Document section:
###

# Mystery Roofing System



## rmacleod (Jun 14, 2010)

I am preparing drawings for a roof replacement project and the test cuts of the roof revealed a material that no one can identify.

Under the existing EPDM membrane and a layer of ISO is the original built-up roof. Below this top surface of the built-up roof there is a black foam material that varies in thickness. The roofer that performed the test cuts had seen it before, but could not identify it by name. I can’t find anyone else who has seen it before.

It is a very ridged material (it can’t be bent or depressed without breaking) that breaks up into small pieces fairly easily. The structure is open celled and it has a very strong smell of sulfur. It was applied over a paper barrier that was laid over the metal deck.

The building is almost 50 years old and is in Massachusetts.
I would appreciate it if anyone can help me solve this mystery.


----------



## BornaRoofer (Oct 28, 2008)

Cinder concrete is a low-quality, light weight, structural concrete that utilizes cinders as the primary aggregate. A commonly employed mix is one part cement, two parts sand, and five parts cinder. Cinder aggregate is a by-product of coal combustion and it is highly porous and cellular in nature. Cinder concretes have also been used as sloped fills over normal-weight concrete. Some cinder concretes have high sulfur contents, which are deleterious to steel.

###

Given exercise 1:
In the roofing thread, list every roof layer the first post names, in order from the top down to the deck.
Given exercise 2:
Write the next part of the mystery roof thread, starting after its final sentence.
The lines that come next are separate material and have nothing to do with the roofing thread.

###

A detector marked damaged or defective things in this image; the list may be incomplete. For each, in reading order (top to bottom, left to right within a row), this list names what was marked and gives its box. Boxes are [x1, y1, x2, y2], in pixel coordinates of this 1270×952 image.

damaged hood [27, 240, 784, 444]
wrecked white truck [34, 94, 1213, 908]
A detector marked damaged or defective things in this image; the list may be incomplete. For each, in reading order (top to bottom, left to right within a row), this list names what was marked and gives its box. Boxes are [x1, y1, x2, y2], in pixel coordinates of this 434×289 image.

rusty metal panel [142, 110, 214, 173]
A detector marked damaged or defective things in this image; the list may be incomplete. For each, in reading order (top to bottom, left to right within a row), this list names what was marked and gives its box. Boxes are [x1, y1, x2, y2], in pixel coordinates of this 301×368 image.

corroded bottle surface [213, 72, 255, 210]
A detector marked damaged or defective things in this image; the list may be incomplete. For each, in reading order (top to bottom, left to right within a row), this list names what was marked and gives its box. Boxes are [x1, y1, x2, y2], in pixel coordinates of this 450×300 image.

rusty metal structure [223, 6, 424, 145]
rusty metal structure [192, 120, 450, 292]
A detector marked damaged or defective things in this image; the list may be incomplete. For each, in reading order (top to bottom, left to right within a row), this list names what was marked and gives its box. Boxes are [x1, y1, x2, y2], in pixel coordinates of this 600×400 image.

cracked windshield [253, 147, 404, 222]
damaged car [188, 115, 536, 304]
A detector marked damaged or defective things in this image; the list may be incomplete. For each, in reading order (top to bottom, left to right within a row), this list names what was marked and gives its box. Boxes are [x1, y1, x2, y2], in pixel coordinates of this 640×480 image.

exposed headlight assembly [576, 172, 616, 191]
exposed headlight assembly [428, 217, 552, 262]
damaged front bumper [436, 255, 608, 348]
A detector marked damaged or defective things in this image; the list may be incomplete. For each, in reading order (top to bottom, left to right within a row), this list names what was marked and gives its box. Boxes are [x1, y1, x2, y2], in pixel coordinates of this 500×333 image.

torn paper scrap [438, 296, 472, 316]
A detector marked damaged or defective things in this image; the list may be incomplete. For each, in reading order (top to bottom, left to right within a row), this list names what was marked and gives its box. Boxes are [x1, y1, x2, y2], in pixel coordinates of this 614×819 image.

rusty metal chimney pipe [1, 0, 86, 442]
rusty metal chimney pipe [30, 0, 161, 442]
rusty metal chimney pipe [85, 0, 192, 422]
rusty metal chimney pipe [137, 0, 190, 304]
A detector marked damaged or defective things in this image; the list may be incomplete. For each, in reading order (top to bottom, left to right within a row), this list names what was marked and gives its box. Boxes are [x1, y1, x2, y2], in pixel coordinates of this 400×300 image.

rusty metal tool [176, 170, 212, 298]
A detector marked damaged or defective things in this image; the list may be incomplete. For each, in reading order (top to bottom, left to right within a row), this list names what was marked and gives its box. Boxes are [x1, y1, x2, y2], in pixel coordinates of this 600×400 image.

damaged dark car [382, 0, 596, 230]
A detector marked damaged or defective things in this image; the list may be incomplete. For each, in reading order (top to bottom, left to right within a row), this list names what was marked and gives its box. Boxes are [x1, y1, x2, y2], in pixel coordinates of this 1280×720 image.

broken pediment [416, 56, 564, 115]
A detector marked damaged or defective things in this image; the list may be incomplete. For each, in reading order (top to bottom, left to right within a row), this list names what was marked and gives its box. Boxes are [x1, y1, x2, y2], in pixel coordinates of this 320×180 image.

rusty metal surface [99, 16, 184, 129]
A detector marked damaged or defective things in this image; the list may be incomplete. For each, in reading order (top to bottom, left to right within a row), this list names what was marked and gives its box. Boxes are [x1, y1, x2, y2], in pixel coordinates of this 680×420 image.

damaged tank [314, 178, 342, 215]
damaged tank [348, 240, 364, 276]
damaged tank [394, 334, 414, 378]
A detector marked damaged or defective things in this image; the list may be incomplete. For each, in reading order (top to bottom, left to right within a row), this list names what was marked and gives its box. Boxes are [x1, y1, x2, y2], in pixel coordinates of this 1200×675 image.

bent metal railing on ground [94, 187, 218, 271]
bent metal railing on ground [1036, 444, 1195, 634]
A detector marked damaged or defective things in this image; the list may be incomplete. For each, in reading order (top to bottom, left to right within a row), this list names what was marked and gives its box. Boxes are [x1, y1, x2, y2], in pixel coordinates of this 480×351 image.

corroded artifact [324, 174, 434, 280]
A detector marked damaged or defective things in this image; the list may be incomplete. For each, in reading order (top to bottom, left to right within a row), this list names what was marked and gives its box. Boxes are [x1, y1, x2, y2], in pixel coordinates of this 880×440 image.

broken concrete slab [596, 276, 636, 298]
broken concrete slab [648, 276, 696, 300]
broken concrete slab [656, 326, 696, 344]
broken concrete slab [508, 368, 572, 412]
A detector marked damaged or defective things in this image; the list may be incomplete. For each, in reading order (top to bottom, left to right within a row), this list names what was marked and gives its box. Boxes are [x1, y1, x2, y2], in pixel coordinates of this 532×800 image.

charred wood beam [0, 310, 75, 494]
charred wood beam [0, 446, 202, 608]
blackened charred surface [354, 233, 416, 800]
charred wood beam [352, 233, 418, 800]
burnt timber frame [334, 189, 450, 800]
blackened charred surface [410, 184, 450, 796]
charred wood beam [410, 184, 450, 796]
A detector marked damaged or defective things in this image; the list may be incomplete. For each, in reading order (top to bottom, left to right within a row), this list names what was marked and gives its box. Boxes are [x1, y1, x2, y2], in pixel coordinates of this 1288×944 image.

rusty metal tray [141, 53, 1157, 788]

###

Task output 1:
EPDM membrane
ISO layer
original built-up roof
black foam material
paper barrier
metal deck

Task output 2:
Hope this helps.


----------



## rmacleod (Jun 14, 2010)

This does not look like a concrete based product. It is easily penetrated with a screwdriver and looks like a hardened black foam.


----------



## BornaRoofer (Oct 28, 2008)

Correct. Its more like a pumice or slag. It was used back in the day as way to slope/insulate flat decks cheaply.
If you see in my last post most of the material is cinder or slag not cement.
The sulfur smell is from the coal byproducts. I have seen it many times here in detroit on the car plants under coal tar roofs unfortunately.


----------



## rmacleod (Jun 14, 2010)

Ok, I can see this as being some sort of slag. It does looks a lot like pumice. If there is sand in it then the grain of the sand must be very fine or it has been dissolved in the manufacturing process -- there is no sand or any aggregate type of material visible.

I will add a photo so you can see it.
Thanks for the help.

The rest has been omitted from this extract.